Write out only the lines running from the one that contains "What is the distance from" to the end of the material, both ends included.

— begin Information provided —

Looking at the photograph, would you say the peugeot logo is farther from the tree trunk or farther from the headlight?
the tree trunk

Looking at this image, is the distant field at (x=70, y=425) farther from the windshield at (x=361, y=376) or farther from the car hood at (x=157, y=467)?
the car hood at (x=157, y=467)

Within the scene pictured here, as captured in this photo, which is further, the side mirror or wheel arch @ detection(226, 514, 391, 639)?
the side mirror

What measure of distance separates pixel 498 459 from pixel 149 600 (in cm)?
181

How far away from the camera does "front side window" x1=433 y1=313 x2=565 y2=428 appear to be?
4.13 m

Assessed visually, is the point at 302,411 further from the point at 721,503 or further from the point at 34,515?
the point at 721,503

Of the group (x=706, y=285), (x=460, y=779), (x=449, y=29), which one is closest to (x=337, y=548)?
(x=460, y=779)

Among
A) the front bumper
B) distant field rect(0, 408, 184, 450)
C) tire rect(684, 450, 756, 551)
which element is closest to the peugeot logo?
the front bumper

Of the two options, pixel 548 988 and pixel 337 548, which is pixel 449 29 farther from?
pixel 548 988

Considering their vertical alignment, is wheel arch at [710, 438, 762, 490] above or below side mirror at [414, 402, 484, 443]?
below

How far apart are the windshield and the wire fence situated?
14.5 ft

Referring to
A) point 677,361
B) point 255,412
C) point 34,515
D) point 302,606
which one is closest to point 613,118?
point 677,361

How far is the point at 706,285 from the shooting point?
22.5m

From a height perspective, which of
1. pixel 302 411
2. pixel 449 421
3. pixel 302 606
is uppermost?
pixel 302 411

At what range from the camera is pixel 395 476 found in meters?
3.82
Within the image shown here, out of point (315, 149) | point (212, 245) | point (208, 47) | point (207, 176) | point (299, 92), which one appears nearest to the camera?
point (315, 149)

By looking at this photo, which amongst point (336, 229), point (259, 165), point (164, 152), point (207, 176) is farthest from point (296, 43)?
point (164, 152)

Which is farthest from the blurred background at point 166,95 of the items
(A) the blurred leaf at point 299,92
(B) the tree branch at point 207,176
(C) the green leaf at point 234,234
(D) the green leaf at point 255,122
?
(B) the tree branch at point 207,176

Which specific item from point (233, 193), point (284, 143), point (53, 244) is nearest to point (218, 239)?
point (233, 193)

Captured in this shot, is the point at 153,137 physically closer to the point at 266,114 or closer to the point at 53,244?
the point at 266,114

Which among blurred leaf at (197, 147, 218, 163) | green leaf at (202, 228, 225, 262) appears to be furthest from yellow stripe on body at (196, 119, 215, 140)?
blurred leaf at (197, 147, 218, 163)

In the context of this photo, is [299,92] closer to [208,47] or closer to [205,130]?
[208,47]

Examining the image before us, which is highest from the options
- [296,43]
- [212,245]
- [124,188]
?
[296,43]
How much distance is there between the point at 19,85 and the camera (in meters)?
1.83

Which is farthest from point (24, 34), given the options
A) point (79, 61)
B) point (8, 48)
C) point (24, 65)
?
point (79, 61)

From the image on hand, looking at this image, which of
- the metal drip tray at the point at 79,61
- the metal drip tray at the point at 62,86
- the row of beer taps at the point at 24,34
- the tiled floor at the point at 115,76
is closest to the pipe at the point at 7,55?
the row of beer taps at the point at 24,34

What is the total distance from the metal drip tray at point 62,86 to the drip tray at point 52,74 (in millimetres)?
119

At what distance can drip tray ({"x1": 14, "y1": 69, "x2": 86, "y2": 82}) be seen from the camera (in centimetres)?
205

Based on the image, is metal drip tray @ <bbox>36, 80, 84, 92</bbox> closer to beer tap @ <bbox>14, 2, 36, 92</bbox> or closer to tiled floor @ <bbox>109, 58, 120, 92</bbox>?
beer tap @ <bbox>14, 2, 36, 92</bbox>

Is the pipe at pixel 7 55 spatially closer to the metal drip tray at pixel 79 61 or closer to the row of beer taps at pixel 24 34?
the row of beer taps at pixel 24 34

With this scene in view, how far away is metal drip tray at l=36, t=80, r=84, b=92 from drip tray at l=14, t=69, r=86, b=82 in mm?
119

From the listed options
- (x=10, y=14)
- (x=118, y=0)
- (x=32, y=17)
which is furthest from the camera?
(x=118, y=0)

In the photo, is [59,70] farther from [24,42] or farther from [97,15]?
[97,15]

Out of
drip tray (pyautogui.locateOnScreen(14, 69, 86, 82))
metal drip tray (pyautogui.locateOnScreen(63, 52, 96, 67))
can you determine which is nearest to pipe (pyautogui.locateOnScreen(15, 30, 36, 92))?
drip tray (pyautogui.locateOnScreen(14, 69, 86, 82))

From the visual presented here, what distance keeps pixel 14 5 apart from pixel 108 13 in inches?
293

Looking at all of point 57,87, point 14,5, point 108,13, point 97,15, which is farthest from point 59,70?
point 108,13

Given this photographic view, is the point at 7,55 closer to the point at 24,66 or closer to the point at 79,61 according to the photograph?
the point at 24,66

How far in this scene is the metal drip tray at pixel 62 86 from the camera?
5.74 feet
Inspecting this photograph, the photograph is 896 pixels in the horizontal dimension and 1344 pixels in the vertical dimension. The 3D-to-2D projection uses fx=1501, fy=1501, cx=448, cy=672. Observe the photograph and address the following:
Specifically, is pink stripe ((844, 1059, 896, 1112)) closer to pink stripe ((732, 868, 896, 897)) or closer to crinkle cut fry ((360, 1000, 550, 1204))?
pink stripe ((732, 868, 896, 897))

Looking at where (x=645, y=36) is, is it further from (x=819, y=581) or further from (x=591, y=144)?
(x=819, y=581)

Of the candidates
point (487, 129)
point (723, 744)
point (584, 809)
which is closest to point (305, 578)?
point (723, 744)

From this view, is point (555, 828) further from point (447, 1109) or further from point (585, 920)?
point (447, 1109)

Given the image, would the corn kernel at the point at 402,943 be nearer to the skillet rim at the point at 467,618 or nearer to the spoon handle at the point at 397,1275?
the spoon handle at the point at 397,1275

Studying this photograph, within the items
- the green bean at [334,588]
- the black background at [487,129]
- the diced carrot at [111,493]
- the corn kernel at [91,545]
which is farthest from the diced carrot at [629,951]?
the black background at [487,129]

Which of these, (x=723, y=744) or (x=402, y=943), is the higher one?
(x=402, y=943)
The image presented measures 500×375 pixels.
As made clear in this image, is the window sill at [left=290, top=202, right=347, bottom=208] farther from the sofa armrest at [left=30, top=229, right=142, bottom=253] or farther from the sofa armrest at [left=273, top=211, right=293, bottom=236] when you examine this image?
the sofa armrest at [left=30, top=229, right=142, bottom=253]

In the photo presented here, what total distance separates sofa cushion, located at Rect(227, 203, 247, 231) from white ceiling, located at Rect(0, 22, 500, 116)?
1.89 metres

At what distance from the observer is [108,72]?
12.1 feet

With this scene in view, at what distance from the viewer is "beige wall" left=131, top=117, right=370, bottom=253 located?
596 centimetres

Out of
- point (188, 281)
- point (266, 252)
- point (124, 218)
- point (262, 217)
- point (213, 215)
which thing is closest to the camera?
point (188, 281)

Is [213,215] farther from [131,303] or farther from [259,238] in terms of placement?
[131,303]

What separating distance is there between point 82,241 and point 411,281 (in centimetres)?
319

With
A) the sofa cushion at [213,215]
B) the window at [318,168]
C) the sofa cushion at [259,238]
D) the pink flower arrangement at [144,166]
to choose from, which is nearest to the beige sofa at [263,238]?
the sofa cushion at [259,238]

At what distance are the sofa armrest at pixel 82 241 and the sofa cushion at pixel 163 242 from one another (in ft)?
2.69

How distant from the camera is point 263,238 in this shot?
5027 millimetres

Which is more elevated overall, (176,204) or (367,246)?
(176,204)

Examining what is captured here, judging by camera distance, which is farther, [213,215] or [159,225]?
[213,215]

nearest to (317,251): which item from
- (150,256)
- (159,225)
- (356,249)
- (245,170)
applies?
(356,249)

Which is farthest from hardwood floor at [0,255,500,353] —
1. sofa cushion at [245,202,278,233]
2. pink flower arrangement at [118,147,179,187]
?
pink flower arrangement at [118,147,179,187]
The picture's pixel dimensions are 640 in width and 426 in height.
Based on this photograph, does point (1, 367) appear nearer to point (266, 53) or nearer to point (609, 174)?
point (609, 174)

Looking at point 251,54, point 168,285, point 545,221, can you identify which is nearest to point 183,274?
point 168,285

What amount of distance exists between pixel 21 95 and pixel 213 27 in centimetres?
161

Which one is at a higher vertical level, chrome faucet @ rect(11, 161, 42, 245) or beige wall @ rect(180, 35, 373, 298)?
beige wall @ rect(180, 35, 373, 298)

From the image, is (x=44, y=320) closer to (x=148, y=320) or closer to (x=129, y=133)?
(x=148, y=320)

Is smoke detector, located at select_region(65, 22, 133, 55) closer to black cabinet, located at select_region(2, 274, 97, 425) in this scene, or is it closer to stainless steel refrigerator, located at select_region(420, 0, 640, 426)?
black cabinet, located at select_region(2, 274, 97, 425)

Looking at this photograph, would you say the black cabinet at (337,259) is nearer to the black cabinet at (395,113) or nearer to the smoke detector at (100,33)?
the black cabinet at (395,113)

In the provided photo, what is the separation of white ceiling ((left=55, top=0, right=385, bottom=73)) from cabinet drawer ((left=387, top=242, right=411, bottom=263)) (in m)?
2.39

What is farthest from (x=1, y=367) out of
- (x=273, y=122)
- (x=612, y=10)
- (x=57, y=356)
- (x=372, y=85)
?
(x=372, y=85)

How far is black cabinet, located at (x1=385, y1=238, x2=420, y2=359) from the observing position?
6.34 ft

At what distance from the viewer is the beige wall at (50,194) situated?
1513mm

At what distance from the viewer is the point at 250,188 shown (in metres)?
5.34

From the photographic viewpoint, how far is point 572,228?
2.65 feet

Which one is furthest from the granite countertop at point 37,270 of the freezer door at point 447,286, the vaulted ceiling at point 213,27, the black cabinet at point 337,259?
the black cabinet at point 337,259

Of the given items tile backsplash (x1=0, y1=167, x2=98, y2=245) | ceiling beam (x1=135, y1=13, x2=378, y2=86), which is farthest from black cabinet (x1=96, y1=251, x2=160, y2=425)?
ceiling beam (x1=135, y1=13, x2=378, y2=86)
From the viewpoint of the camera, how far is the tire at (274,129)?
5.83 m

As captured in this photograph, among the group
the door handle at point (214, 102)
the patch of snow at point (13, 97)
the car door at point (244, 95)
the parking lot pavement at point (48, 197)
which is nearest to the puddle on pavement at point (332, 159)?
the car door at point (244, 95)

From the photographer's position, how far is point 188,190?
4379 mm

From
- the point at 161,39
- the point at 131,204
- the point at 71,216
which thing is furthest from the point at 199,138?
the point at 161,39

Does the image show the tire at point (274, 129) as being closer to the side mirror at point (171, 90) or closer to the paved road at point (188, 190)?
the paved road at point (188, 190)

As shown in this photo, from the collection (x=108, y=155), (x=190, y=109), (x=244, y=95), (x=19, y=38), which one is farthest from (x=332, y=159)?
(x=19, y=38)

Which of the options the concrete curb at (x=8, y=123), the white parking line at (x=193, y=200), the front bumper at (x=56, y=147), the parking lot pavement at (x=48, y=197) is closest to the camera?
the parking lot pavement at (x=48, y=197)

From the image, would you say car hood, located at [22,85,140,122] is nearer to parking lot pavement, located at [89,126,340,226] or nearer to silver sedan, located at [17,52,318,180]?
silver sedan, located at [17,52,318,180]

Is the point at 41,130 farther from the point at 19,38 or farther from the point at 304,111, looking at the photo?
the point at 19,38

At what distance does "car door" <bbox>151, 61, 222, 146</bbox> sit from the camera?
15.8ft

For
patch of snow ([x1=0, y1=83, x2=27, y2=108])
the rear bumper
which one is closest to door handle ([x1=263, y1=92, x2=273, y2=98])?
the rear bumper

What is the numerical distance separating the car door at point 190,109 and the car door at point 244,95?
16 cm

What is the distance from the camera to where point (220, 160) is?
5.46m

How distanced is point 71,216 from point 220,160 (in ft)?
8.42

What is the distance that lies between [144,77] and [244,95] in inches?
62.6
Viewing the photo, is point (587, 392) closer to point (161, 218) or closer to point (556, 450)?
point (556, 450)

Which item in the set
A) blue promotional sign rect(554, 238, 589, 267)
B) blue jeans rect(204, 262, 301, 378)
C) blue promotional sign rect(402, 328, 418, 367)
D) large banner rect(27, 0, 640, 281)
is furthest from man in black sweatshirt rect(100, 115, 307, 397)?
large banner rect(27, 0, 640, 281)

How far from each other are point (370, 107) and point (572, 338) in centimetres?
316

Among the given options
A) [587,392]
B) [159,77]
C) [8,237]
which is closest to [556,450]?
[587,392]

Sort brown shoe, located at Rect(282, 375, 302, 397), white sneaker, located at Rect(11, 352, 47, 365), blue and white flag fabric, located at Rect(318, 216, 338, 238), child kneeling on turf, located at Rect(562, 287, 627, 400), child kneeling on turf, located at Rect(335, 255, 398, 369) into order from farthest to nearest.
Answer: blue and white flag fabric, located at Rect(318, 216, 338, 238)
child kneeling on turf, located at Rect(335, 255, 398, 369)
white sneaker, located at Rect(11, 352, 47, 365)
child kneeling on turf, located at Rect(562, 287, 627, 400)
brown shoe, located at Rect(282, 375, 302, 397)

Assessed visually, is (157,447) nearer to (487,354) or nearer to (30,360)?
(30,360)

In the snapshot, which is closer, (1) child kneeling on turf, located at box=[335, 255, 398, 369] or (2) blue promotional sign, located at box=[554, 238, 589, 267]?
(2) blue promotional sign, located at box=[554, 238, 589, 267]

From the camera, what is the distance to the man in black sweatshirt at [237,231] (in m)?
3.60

— end Information provided —

Response for this exercise:
What is the distance from the camera to where point (220, 160) is?
5.46m

How distanced is point 71,216 from point 220,160 (in ft)?
8.42

What is the distance that lies between [144,77] and [244,95] in inches?
62.6
Viewing the photo, is point (587, 392) closer to point (161, 218) or closer to point (556, 450)?
point (556, 450)

Which item in the set
A) blue promotional sign rect(554, 238, 589, 267)
B) blue jeans rect(204, 262, 301, 378)
C) blue promotional sign rect(402, 328, 418, 367)
D) large banner rect(27, 0, 640, 281)
is furthest from man in black sweatshirt rect(100, 115, 307, 397)?
large banner rect(27, 0, 640, 281)

How far from each other are point (370, 107) and point (572, 338) in centimetres?
316

Among the given options
A) [587,392]
B) [159,77]
C) [8,237]
which is closest to [556,450]?
[587,392]

Sort brown shoe, located at Rect(282, 375, 302, 397), white sneaker, located at Rect(11, 352, 47, 365), blue and white flag fabric, located at Rect(318, 216, 338, 238), child kneeling on turf, located at Rect(562, 287, 627, 400), child kneeling on turf, located at Rect(335, 255, 398, 369) into order from farthest to nearest.
Answer: blue and white flag fabric, located at Rect(318, 216, 338, 238)
child kneeling on turf, located at Rect(335, 255, 398, 369)
white sneaker, located at Rect(11, 352, 47, 365)
child kneeling on turf, located at Rect(562, 287, 627, 400)
brown shoe, located at Rect(282, 375, 302, 397)

Assessed visually, is (157,447) nearer to (487,354) or nearer to (30,360)?
(30,360)

In the snapshot, which is closer, (1) child kneeling on turf, located at box=[335, 255, 398, 369] or (2) blue promotional sign, located at box=[554, 238, 589, 267]?
(2) blue promotional sign, located at box=[554, 238, 589, 267]

From the camera, what is the distance to the man in black sweatshirt at [237,231] (in m)?
3.60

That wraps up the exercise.